● **Saved data entries**:
====

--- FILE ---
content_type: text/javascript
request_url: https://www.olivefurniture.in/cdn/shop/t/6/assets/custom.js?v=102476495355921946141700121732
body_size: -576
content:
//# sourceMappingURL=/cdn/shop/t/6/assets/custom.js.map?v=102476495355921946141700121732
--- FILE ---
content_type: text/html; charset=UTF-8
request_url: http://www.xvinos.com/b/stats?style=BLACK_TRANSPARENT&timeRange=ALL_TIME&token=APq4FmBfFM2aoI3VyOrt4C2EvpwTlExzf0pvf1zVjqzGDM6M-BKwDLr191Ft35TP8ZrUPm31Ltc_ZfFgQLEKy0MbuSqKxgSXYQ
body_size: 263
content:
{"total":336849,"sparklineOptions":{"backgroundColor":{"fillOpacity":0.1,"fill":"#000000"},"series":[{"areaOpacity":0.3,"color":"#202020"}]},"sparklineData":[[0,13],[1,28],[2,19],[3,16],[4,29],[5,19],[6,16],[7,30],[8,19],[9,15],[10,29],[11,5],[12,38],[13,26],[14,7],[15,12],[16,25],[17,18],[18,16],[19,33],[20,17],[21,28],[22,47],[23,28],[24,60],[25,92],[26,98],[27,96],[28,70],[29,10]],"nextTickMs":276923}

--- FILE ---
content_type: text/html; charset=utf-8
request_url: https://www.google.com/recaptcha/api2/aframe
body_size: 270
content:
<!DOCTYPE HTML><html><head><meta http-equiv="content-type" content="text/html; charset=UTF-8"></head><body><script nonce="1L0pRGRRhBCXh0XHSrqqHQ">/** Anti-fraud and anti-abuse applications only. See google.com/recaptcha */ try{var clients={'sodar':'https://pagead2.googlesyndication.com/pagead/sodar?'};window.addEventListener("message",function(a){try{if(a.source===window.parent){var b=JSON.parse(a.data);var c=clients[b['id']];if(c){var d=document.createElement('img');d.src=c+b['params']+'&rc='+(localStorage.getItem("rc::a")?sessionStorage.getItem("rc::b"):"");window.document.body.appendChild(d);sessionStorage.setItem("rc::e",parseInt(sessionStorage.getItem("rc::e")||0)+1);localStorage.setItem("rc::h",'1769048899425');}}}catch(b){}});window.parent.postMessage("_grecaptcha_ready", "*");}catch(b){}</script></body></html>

====

Pick every line of the data that includes the string "recaptcha".

● **Response to the task**:
request_url: https://www.google.com/recaptcha/api2/aframe
<!DOCTYPE HTML><html><head><meta http-equiv="content-type" content="text/html; charset=UTF-8"></head><body><script nonce="1L0pRGRRhBCXh0XHSrqqHQ">/** Anti-fraud and anti-abuse applications only. See google.com/recaptcha */ try{var clients={'sodar':'https://pagead2.googlesyndication.com/pagead/sodar?'};window.addEventListener("message",function(a){try{if(a.source===window.parent){var b=JSON.parse(a.data);var c=clients[b['id']];if(c){var d=document.createElement('img');d.src=c+b['params']+'&rc='+(localStorage.getItem("rc::a")?sessionStorage.getItem("rc::b"):"");window.document.body.appendChild(d);sessionStorage.setItem("rc::e",parseInt(sessionStorage.getItem("rc::e")||0)+1);localStorage.setItem("rc::h",'1769048899425');}}}catch(b){}});window.parent.postMessage("_grecaptcha_ready", "*");}catch(b){}</script></body></html>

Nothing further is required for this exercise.